If someone wants to work with one of my plastic mounts contact me via PM, I don't have the time right now to make the metal bits but could provide a limited number of the plastic parts.

The biggest risk here is the current is bypassing the BMS, as I understand it. The tool normally communications with the BMS while drawing on the battery, but we haven't figured out how to do that.

I bought the eBay 3d printed battery mount (link in an earlier post). I had to work with the seller, who is great btw, to adjust the length and height of the slots. I gutted an old Ego battery charger to get the metal tabs with the wiring. I put that into the 3d printed battery mount and installed it vertically so that when I ride over bumps the battery doesn't pop out. It's been working fine so far.

I just created an EGO battery mount on my 3D printer and installed it on my bike. It accepts the 56V (really 52V) EGO tool batteries. I have a couple of their 5Ah batteries for an underused EGO battery powered snowblower and a 2Ah battery for one of their leaf blower. These should be good for shorter rides or to carry along as a spare for longer rides. Sure was cheaper than buying a broken EGO tool for the socket... but a lot of work. Hope someone else here can make use of this.

https://www.thingiverse.com/thing:3415459

Refurbished ego batteries $34.95 https://www.amazon.com/EGO-Power-Lithium-ion-Equipment-Refurbished/dp/B07BL512Y2/ref=asc_df_B07BL512Y2/?tag=hyprod-20&linkCode=df0&hvadid=309821031964&hvpos=1o13&hvnetw=g&hvrand=81019171741343055&hvpone=&hvptwo=&hvqmt=&hvdev=m&hvdvcmdl=&hvlocint=&hvlocphy=9031538&hvtargid=pla-575511859375&psc=1#
Sounds scary to me.

[moderator edit: that's a charger, not a battery.]

It sounds like some builders are buying the smallest and cheapest chargers, and then gutting them to use the shell and contacts as the battery mount

I thought of using a battery charger to tap the battery power. I have an extra small one that came with my leaf blower that I could have sacrificed. And these can be had for about $20 new. But the cases are kind of bulky and they lack the locking tab that the tool battery sockets have. I guess one could add something to lock the battery down or just stuff it in a pack or whatever. I wanted a slide on/off solution with locking so I went the 3D print route, although it turned out to be a good bit of work and several iterations using the basic TinkerCAD program and my basic CAD skills.
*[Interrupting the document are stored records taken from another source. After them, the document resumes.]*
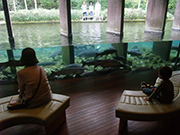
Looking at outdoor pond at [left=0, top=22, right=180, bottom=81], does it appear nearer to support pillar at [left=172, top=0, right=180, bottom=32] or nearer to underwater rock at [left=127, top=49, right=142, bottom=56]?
underwater rock at [left=127, top=49, right=142, bottom=56]

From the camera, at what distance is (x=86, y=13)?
10.6 meters

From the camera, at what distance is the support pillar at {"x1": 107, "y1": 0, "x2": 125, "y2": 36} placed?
341 inches

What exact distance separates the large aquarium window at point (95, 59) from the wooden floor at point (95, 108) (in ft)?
0.73

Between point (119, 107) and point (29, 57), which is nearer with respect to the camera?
point (29, 57)

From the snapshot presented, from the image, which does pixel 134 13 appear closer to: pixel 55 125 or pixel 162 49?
pixel 162 49

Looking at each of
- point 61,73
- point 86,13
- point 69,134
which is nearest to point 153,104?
point 69,134

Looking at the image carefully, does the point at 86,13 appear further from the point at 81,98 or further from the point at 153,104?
the point at 153,104

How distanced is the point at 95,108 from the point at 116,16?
8058 mm

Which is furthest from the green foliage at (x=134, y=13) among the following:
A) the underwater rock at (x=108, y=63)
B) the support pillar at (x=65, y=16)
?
the underwater rock at (x=108, y=63)

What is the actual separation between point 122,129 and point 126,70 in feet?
7.80

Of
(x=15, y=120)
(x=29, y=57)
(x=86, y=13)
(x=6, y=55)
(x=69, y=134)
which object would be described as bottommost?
(x=69, y=134)

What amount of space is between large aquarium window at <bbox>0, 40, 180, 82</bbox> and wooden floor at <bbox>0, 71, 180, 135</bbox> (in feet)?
0.73

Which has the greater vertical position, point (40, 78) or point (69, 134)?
point (40, 78)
Looking at this from the opposite direction, can the EGO charger be used to charge our 52V e-bike battery packs? These packs have only + and - connectors so I assume the BMS is fully self contained and doesn't require talking to the charger. So could one tap the + and - feeds from the charger to charge, say, a 52V Samsung Q cell pack? Or do the other terminals on the EGO charger what reports voltage back to determine charge termination in which case this wouldn't work without some other connections.

Has anyone figured out a good and reliable mount design? I'm wanting to use these batteries on my razor dirt bikes and go karts that I've already modified for more power.

If anyone makes them I'd love to buy a couple.